O rock move o mundo

Você já desejou voar. Eu também. É sonho antigo reviver o feito de Ícaro, “vontade ser baitaca”, como escreveu Newton Sampaio. Asa delta. Paraquedas. Paraglaider. Parasail. Há trampolins que simulam a nossa falta de asas.

O voo comercial, no entanto, já não satisfaz o sonho, o desejo, a ambição humana de desafiar a lei da gravidade. Essas decolagens e aterrissagens quase não provocam taquicardia, a não ser em exceções e emergências. É relativamente fácil e, em alguma medida, barato estar hoje em Curitiba, amanhã em Lisboa e depois em Tóquio, apesar das filas de espera em aeroportos, da barra de cereal e do suco de manga no copo de plástico durante os percursos.

Mas em São Leopoldo, Colombo ou Patos de Minas, por mais confortável que se encontre em terra firme, asfalto ou cobertura, o homem tende a lembrar que poderia ter asas e, rosebud, vai procurar ponte ou túnel de acesso para viajar pelo céu.

Não sei se você já experimentou, mas uma das mais interessantes possibilidades para levitar e seguir por aí é tocar em uma banda de rock. Quem conhece, e sorveu o sabor, sabe que a aventura é intensa, inesquecível, incomparável.

E para esse voo acontecer não é necessário muito. Basta uma garagem com uma, duas, três tomadas, uma bateria, um contrabaixo, uma guitarra, microfones, um, dois, três amplificadores. Pronto. Mas o fundamental, e isso sim é fundamental: o sangue precisa ser novo. O rock acontece com e por meio de jovens. A inexperiência, a irresponsabilidade e a fúria juvenil são os motores do rock.

– E o rock é o que move as cidades.

Quem disso isso foi o Gadu, conhece? Ele é o namorado da Pulga. A Pulga é uma ex-groupie. Antes de conhecer o Gadu ela só namorava guitarristas, baixistas, bateristas e vocalistas de bandas de rock. Pulga ficou com todos os roqueiros do circuito de bares, palcos e porões da cidade. “Daí, cansei”, costuma repetir. Uma noite, na verdade já era madrugada, e a Pulga, sozinha, estava à beira de um siricutico. Pensou em se jogar no lago do parque, mas olhou para o lado e alguém sorria. O homem, vinte anos mais experiente do que ela, se apresentou como Gadu e, desde então, eles estão juntos.

– Os roqueiros não sabem nada e não são de nada, sabia?

Quem falou isso foi a Pulga, e olhe que a moça deve saber o que diz por ter convivido, de perto, e por anos, com roqueiros. Fui, acho que sou e sempre serei roqueiro, e até que concordo com a Pulga. Sei quase nada. Mas independentemente disso, é inegável que o rock proporciona voos.

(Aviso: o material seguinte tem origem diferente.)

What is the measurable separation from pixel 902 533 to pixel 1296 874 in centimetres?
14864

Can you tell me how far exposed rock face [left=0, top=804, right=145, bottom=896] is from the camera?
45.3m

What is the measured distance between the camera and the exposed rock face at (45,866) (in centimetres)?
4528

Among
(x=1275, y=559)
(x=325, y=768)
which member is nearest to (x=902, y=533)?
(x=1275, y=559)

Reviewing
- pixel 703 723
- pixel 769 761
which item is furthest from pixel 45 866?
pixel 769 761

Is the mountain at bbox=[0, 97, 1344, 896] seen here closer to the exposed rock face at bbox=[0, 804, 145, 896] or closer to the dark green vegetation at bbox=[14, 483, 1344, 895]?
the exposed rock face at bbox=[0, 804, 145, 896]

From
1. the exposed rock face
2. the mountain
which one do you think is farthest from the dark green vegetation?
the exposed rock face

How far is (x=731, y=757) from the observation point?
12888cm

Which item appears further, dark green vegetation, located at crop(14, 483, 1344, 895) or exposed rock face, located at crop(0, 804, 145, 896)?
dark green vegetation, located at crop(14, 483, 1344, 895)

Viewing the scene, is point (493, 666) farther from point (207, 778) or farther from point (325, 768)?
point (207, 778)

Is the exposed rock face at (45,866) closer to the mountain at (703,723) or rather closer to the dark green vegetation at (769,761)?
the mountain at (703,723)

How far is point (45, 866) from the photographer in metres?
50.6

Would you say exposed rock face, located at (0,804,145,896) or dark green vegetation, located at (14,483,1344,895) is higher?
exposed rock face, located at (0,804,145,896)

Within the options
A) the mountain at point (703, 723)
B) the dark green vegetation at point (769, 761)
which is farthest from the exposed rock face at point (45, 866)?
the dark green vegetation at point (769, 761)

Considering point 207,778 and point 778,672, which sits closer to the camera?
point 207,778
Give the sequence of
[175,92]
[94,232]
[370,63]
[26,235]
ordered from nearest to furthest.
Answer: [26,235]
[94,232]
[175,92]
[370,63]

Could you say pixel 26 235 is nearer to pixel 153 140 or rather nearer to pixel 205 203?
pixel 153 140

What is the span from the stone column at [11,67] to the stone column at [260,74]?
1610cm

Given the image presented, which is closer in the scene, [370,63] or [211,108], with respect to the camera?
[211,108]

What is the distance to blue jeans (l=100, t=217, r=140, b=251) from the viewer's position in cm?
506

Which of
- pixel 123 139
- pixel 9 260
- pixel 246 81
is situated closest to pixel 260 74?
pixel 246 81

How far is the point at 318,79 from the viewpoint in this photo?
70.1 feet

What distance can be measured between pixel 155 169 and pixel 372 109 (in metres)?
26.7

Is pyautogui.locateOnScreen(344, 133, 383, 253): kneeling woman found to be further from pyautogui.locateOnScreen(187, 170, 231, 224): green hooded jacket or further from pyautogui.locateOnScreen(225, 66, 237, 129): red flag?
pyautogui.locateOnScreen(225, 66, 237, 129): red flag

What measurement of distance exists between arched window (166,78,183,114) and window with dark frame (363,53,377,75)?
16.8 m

– No entanto, atingir, fazer sucesso pode ser prejudicial. No rock, para voar, é importante estar com amigos tocando em garagens, quartos ou porões.

Quem elaborou o argumento do parágrafo anterior foi o Gadu. Ele trabalha em um serviço reservado, dizem que é contracomunicação e, quando tem certeza de que não há gravador ligado, repete que é o rock que move o mundo.

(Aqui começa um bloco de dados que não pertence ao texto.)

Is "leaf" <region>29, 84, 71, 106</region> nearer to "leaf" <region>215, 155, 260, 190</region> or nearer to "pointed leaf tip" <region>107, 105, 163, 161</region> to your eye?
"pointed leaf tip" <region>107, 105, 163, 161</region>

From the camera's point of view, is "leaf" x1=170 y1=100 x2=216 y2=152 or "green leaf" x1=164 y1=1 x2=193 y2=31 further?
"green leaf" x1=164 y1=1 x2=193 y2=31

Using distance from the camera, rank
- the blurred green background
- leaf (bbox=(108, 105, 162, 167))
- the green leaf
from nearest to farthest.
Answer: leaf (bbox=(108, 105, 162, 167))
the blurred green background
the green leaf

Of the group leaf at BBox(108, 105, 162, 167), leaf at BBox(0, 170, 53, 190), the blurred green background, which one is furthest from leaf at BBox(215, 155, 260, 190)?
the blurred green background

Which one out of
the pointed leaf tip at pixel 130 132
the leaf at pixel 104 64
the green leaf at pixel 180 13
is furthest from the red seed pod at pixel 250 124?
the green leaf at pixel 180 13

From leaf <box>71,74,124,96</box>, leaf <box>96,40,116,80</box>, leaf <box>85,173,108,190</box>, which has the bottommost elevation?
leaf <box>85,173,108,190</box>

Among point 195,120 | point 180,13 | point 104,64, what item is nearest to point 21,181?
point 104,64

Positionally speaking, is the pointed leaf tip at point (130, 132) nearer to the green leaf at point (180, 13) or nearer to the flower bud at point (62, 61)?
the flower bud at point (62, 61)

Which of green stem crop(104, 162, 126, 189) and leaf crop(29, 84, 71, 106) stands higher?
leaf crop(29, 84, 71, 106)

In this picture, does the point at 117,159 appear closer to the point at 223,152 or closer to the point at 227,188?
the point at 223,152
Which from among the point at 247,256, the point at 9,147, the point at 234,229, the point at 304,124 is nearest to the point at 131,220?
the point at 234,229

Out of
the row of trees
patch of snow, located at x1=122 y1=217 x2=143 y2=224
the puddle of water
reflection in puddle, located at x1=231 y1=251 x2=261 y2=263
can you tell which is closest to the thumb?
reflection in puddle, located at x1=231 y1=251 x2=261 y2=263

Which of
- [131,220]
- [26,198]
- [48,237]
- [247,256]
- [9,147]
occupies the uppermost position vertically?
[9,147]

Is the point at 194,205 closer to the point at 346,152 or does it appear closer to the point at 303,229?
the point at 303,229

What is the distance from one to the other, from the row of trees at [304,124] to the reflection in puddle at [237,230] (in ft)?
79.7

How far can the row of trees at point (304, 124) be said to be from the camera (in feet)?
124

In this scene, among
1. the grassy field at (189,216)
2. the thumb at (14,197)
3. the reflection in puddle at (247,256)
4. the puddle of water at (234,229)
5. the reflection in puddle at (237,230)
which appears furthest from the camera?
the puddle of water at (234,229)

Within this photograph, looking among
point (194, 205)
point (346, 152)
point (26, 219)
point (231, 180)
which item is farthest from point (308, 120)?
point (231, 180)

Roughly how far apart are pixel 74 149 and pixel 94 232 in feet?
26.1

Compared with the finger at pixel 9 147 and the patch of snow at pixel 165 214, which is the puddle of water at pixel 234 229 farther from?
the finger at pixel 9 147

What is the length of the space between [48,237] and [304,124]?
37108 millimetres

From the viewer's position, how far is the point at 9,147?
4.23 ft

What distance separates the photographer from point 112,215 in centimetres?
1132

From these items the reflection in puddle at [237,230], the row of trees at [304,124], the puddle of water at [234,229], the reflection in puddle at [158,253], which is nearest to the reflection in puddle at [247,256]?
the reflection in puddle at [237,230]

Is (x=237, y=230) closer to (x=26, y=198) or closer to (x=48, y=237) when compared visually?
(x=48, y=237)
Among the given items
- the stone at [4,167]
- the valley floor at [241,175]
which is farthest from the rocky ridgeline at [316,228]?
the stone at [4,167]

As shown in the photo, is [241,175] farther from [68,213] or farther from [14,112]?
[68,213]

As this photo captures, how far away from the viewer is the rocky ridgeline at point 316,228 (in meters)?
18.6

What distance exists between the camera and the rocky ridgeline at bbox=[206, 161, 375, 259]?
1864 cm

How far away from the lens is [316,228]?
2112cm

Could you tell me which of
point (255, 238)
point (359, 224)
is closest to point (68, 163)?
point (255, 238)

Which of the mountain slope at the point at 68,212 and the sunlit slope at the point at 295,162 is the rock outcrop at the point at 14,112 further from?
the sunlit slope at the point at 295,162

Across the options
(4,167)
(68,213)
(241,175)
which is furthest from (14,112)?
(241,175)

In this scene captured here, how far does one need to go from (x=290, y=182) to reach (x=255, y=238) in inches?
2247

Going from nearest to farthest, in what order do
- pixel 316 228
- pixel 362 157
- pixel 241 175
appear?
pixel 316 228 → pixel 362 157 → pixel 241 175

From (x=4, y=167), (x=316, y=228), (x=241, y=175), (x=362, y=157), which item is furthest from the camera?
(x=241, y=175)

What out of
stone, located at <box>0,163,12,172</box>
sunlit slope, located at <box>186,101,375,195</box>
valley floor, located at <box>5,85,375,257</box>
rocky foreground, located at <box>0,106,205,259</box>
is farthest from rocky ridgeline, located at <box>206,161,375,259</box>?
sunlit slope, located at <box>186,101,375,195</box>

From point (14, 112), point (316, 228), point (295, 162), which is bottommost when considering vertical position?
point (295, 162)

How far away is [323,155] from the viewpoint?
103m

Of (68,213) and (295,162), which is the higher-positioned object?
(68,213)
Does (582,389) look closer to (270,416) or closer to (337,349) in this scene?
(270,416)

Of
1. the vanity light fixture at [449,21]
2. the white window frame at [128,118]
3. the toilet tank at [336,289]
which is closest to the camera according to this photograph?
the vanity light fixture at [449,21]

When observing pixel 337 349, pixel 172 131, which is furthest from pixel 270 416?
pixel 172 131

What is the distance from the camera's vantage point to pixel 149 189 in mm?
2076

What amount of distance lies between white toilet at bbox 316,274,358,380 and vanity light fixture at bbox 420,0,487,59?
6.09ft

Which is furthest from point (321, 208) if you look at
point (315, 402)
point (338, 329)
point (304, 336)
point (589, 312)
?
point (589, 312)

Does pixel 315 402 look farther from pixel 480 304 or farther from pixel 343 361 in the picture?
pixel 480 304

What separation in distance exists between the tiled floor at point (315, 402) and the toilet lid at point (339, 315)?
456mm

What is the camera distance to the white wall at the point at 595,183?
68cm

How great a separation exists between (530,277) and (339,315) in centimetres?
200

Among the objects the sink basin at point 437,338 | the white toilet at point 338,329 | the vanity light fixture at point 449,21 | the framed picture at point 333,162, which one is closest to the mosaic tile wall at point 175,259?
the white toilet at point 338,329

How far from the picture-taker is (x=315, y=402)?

– Mas e a energia elétrica, os alimentos, os raios de sol, o luar e o efeito Malbec?, pergunto.

– Nada disso, Marcio, responde o Gadu. São os roqueiros, com overdrives, acordes dissonantes em mil alto-falantes que movem as cidades. Tanto que muitos acabam perdendo o chão, experimentam o vazio agudo e flertam com o suicídio.


* * *

Abandonei a guitarra, e o rock, aos 27 anos, idade na qual muitos, Hendrix, Janis e Morrison, tiveram a trajetória interrompida. Curioso. Mesmo no meu caso, mero roqueiro sem reverberação além da garagem, algo ruiu. Perdi energia, a madrugada apagou.

– É a maldição do rock. Uma vez roqueiro, você está perdido.

Foi o Gadu quem me explicou, e ele ainda disse o seguinte: Voou, Marcio, é como o Ícaro; vai querer voar pra sempre. Se alguém abandona as decolagens, como você fez, vai passar o resto da vida em busca das asas abandonadas em alguma garagem.

Ora direis, ouvir estrelas; cansei. Os voos me entendiaram. Agora quero mesmo é caminhar, apenas isso: flanar por ruas, esquinas e becos. Mas tenho um filho, o Vitor, que completa três anos neste outubro e, sabe, o presente foi um par de asas, ou melhor, uma guitarra, que ele pega todo dia e, pelo sorriso no rosto, já ensaia sobrevoar oceanos, vales e estrelas.

Crônica publicada na revista Ideias, da Travessa dos Editores, edição de outubro de 2011.